■ To do: Go to the line containing "Malawi, site O24, 2019-11-18" in the records below and print it and every following line exactly, on through the line containing "A: Small antelope (Antilopinae).", then stop.

■ Provided information:
-.-.-
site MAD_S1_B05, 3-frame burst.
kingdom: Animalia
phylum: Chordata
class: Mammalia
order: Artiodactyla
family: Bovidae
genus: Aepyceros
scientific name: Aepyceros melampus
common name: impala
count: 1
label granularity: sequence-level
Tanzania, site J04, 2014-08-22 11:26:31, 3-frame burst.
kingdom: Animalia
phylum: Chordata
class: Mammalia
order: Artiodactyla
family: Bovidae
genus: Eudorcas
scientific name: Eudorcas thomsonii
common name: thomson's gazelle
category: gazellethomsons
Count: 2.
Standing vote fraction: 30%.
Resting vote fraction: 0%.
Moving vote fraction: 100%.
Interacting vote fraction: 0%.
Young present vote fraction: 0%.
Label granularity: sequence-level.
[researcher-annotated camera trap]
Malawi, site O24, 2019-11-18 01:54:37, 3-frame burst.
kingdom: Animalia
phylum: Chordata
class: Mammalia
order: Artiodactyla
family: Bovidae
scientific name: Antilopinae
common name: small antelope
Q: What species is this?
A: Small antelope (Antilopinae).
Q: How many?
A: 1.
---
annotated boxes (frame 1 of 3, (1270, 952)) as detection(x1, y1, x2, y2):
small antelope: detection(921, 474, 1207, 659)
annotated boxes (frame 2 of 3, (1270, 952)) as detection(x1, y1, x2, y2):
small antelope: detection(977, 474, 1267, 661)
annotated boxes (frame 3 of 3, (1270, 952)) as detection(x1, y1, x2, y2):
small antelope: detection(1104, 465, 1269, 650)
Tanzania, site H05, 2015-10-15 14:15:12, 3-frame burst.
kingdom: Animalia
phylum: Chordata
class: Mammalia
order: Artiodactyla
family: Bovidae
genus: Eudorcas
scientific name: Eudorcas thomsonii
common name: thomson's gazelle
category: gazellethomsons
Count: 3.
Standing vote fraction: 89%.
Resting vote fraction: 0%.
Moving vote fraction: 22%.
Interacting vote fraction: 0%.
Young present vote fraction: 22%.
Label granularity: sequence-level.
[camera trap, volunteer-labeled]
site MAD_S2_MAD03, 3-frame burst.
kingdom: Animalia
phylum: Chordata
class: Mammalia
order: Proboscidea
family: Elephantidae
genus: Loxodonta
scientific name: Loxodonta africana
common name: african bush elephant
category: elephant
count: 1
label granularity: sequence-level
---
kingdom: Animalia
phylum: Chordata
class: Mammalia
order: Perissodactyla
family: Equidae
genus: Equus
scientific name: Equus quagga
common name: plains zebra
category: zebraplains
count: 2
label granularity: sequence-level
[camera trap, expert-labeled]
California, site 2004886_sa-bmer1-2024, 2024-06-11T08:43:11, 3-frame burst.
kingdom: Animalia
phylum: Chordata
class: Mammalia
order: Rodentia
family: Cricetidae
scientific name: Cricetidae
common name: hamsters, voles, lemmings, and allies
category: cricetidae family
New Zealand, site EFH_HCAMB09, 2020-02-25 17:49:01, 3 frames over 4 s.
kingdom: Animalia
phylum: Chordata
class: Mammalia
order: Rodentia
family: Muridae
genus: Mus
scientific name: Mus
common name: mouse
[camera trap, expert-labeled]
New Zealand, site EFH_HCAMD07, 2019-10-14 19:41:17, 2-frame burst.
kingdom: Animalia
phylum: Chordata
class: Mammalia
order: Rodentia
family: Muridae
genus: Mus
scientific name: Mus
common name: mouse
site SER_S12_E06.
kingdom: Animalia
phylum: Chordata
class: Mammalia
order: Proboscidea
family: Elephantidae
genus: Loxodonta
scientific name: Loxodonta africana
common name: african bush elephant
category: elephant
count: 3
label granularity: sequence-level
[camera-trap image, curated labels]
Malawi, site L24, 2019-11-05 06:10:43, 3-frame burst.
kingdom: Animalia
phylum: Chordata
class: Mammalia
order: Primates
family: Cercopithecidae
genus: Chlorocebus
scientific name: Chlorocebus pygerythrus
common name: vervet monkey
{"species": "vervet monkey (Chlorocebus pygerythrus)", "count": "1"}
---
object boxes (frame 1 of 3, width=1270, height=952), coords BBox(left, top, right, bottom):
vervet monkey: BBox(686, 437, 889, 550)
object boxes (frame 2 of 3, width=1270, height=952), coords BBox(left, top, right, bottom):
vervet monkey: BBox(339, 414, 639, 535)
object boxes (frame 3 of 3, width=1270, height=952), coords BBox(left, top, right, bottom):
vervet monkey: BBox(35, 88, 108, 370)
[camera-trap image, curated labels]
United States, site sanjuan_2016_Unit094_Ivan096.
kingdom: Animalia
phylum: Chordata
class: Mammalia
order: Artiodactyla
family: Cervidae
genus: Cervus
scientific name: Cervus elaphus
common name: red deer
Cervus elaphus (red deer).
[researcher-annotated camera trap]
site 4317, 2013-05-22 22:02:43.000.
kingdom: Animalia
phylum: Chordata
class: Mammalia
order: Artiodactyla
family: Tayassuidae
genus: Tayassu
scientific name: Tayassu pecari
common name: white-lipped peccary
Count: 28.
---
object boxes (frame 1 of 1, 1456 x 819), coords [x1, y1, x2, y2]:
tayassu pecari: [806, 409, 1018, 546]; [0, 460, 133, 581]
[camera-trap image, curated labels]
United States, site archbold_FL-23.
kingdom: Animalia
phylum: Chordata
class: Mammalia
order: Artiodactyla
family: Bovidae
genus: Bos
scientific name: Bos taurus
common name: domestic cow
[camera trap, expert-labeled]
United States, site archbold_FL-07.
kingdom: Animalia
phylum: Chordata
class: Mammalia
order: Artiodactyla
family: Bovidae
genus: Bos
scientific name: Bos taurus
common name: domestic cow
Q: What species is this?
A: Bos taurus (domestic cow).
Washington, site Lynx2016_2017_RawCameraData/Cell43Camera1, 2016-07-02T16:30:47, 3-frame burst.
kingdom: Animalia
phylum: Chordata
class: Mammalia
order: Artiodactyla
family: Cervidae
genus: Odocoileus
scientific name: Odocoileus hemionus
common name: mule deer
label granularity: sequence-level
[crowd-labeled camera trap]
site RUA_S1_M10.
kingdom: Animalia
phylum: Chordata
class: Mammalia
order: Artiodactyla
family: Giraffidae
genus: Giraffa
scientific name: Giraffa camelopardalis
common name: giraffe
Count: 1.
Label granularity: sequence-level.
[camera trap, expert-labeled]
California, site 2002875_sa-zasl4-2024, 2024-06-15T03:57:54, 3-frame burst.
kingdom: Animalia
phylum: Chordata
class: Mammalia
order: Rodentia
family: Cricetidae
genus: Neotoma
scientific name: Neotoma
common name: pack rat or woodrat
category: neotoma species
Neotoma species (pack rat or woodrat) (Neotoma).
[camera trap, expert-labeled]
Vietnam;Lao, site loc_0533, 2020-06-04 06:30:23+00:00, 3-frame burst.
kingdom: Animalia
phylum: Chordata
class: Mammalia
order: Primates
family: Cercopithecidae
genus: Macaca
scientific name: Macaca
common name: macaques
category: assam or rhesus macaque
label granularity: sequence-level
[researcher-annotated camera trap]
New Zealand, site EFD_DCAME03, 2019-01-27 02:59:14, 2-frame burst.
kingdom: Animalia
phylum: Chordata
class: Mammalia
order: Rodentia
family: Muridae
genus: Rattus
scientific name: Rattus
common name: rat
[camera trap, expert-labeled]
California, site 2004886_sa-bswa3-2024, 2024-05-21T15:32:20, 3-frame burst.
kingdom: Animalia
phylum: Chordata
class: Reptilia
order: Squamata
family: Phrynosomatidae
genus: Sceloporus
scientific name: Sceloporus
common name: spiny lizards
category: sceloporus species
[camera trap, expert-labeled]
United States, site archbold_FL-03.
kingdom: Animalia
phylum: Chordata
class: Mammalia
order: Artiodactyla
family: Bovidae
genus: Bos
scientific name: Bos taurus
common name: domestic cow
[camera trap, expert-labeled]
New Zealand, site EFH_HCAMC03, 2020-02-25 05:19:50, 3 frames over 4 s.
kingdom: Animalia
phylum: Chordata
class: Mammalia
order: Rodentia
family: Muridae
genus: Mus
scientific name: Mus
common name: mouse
-.-.-
■ Exercise solution:
Malawi, site O24, 2019-11-18 01:54:37, 3-frame burst.
kingdom: Animalia
phylum: Chordata
class: Mammalia
order: Artiodactyla
family: Bovidae
scientific name: Antilopinae
common name: small antelope
Q: What species is this?
A: Small antelope (Antilopinae).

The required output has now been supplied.